* _WHAT YOU NEED TO DO_
Copy out each line below that has the word "this" in it.

* _LISTED RECORDS_
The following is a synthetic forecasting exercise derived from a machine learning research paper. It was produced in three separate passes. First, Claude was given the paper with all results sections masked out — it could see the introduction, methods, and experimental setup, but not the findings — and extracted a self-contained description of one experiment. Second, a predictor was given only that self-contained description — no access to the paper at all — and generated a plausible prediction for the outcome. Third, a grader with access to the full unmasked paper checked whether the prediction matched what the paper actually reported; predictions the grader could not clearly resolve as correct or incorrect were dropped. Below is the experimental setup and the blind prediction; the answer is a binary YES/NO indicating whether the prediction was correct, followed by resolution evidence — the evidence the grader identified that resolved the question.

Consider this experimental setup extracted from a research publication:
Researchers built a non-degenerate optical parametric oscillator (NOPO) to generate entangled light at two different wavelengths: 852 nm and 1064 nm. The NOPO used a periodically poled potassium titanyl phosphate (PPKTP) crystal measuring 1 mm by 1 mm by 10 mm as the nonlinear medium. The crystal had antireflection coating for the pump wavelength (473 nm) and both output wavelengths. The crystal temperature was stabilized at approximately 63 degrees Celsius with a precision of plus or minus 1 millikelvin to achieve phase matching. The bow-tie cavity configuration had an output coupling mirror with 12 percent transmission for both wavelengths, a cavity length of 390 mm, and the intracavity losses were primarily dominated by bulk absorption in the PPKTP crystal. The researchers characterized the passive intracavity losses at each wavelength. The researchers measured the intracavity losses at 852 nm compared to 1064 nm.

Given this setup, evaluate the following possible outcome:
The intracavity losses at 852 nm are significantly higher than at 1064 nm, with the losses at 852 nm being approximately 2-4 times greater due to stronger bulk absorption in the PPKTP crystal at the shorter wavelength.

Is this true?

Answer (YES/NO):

* _EXPECTED ANSWER_
Consider this experimental setup extracted from a research publication:
Given this setup, evaluate the following possible outcome:
Is this true?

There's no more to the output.